日本は世界一の太陽電池生産国
 地球にさんさんと降り注ぐ太陽エネルギー。それは熱と光のエネルギーである。太陽光発電は、光がシリコン半導体などに当たると電気が発生することを利用し、太陽の光エネルギーを直接電気に変える発電の方法だ。
 初めてシリコン半導体を使った太陽電池が、アメリカのベル研究所で開発されたのは、1954年。まだ電気変換率は数%に満たないものだった。70年代に入り、変換率15%の太陽電池が登場すると、実用化が進められるようになった。いまでは20%に近いものが開発されている。
 地表を直射する太陽光のエネルギー量は、1uあたり1kWになるといわれている。変換率20%の太陽電池なら、1uで200Wの発電ができるわけだ。電気変換率が上がれば、それだけ場所を取らず、発電のコストも小さくなっていく。
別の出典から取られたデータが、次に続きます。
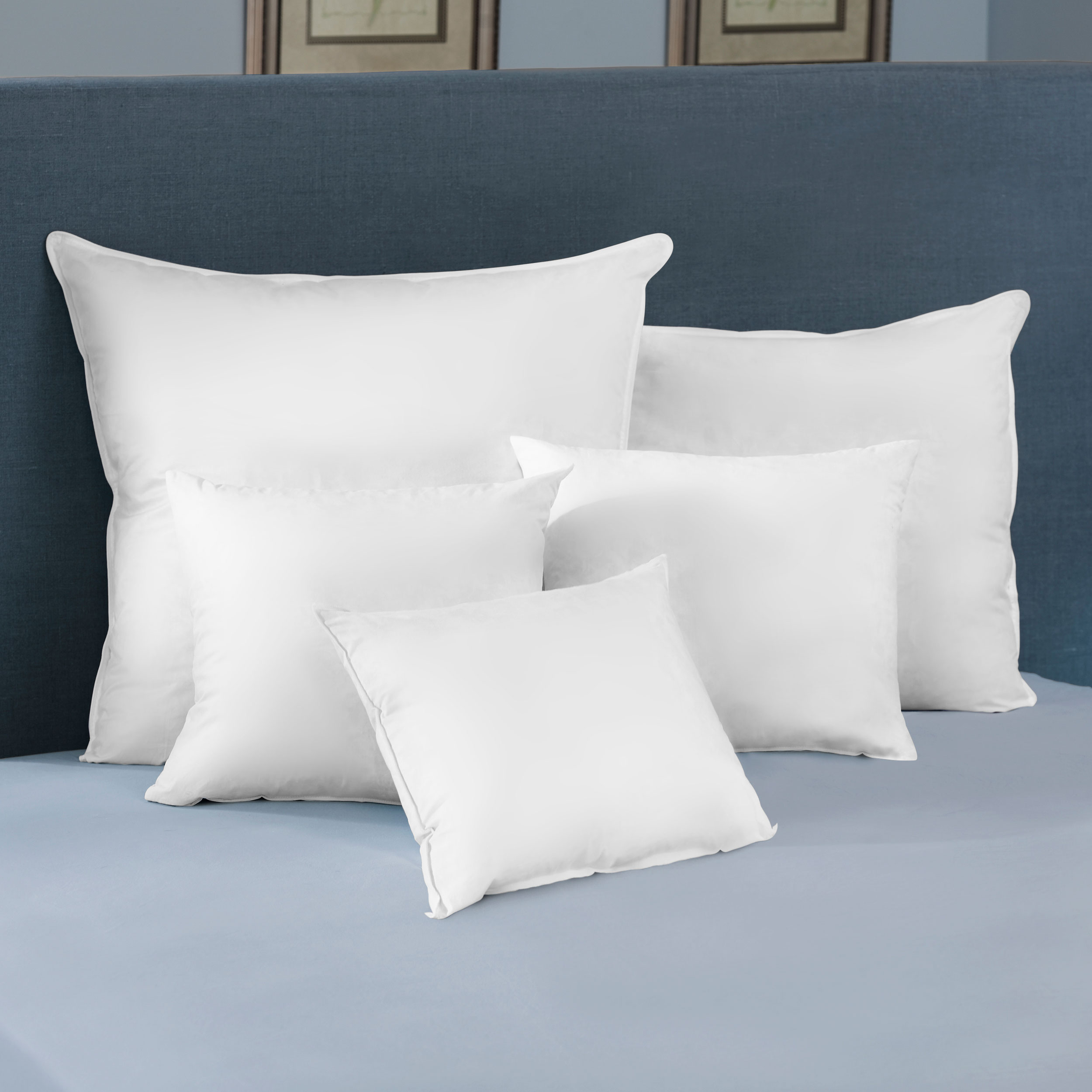 euro feather pillow inserts pacific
 2002年の全世界での太陽電池の生産量はおよそ52万kW(生産量は発電能力で示す)。このうち日本の生産量は48.9%にあたる25.5万kWを占める。日本は世界一の太陽電池生産国なのだ。それは、日本の半導体技術への信頼と同時に、より高い変換率へ、より薄い太陽電池へと、新製品の開発を進めてきた各企業の努力の結果なのである。